A. Zworykin, Materialno-techniczna baza komunizmu, w tomie Na drodze do komunizmu, wyd. Książka i Wiedza, 1961.
***
Pora na podsumowanie podsumowania. W punktach.
1. Systemy typu ChatGPT tworzą tekst na podstawie oceny częstości występowania wyrazów w otoczeniu innych wyrazów w tekstach, na których były trenowane. Korzystają tylko z opisów, które pojawiły się w oceanie tekstów, które przetrawiły. Nie uczą się.
2. Jeżeli chodzi o matematykę, to Apolonia podejmuje się również bardzo specjalistycznych zadań z wysokiej półki. Zgodnie z oczekiwaniami, na ogół zmyśla i konfabuluje, chociaż ma też i tendencję do naśladowania leniwego studenta, piszącego pracę licencjacką albo magisterską: „pisz byle co i poprawiaj tylko to, na co ci profesor zwrócił uwagę. O ile profesor nie dostanie ataku serca, to za dziesiątym podejściem masz już gotową pracę”.
3. Wciąż można natychmiast poznać, że tekst (rozwiązanie zadania) jest przygotowany przez Apolonię. Jeżeli komuś uda się starannie zatrzeć ślady, może to świadczyć, że dany materiał po prostu rozumie. To jest trochę tak, jak ze starannie przygotowaną ściągawką na klasówkę. Samo przygotowanie dużo daje.
4. Najważniejsze.

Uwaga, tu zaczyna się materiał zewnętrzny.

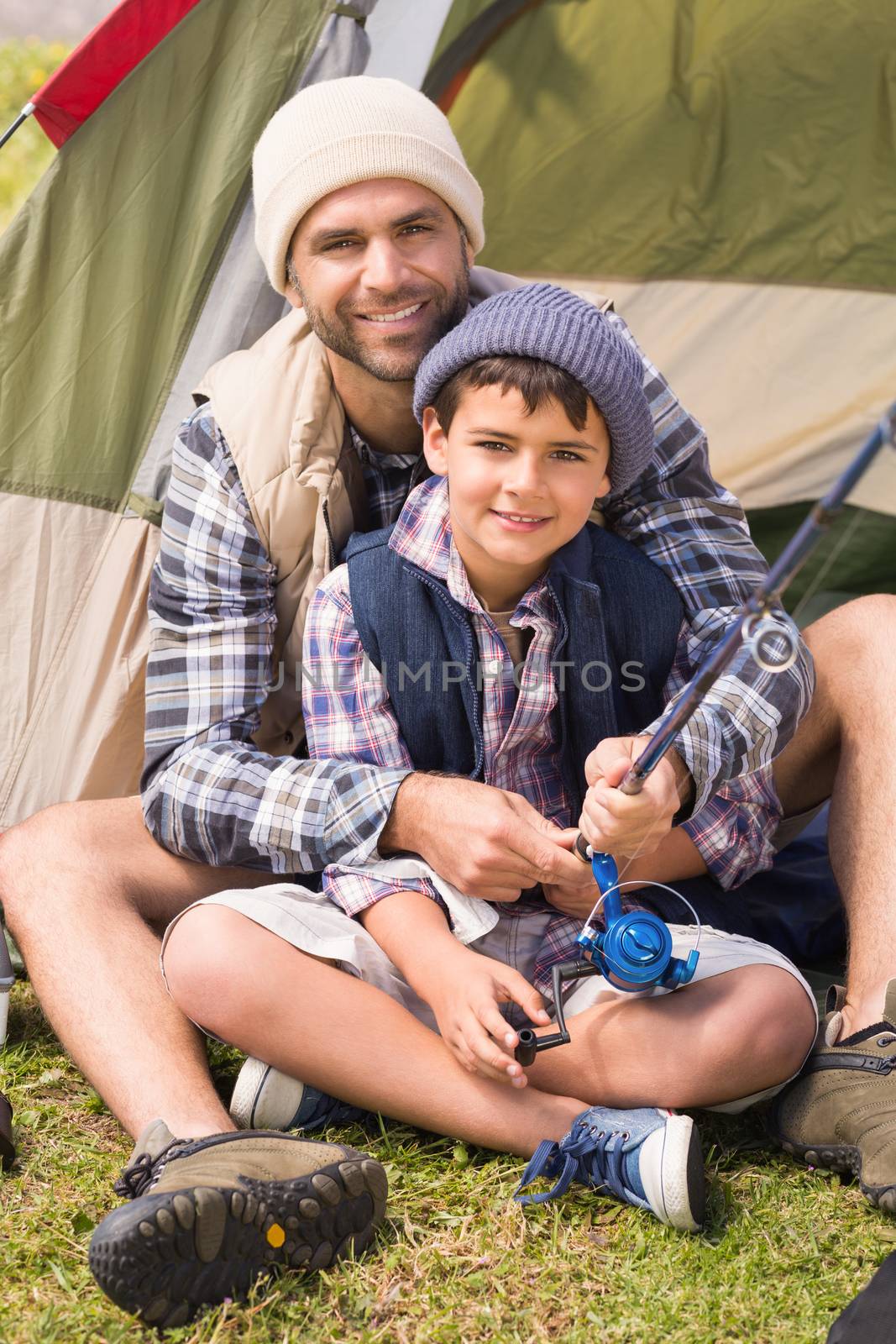 Father and son in their tent by Wavebreakmedia
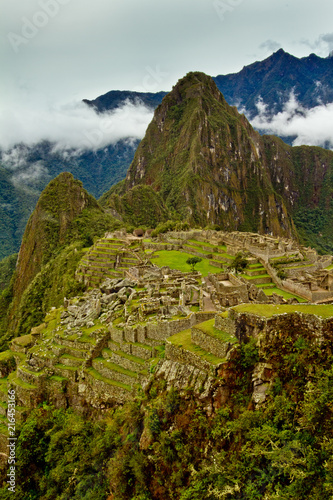 Fotografie, Obraz Vertical Image of Machu Picchu with Hauyna Picchu looming- an explorers and adve
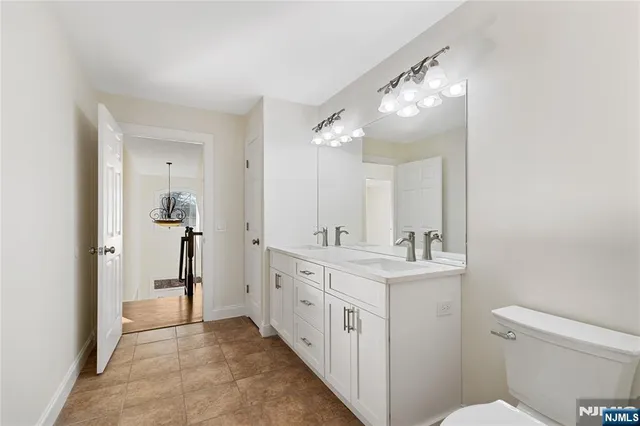 a spacious bathroom with a double vanity sink toilet and a mirror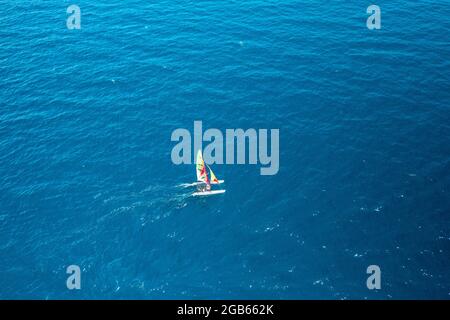 Luftaufnahme eines tragbaren Segelbootskatamarans im blauen Wasser der Adria Stockfoto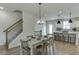 View of dining room, kitchen, and staircase with modern lighting fixtures and wood floors at 1258 Ainsworth Aly # 46, Sugar Hill, GA 30518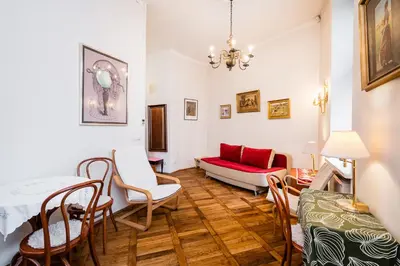 a living room with a table and chairs and a couch at Old City Old Style Studio in Kraków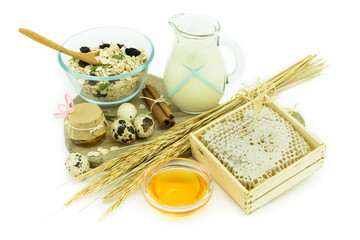 Healthy breakfast - muesli, milk, honey and eggs - health concep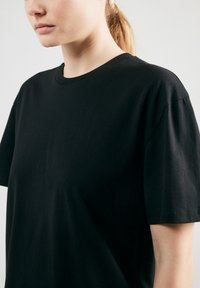 Zwarte katoenen t-shirt met korte mouwen, voorzien van een klassieke ronde hals, een gladde textuur en een relaxed fit. Geen zichtbare patronen of graphics.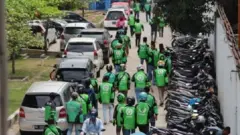 The motorcycle taxi drivers walking towards the hospital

Dzięki Apolonii możemy więcej zyskać, niż stracić. Wymaga to jednak innego podejścia do nauczania, innego doboru zadań, innego stawiania problemów.
***
Zakończę jednak mało optymistycznie. Ryszard Kapuściński (w książce Lapidaria, Czytelnik, 1997 r.) nazywa paradoksem Schella (Jonathan Schell, 1943 – 2014, pisarz i eseista amerykański) zjawisko, że wzrost informacji powoduje zwiększanie się niewiedzy ludzi. „Może i żyjemy w epoce informacji, ale ta informacja najwidoczniej przechowywana jest gdzie indziej niż w umysłach obywateli. Wygląda na to, że podczas gdy komputery są zapchane informacją, w umysłach straszy coraz większa pustka”.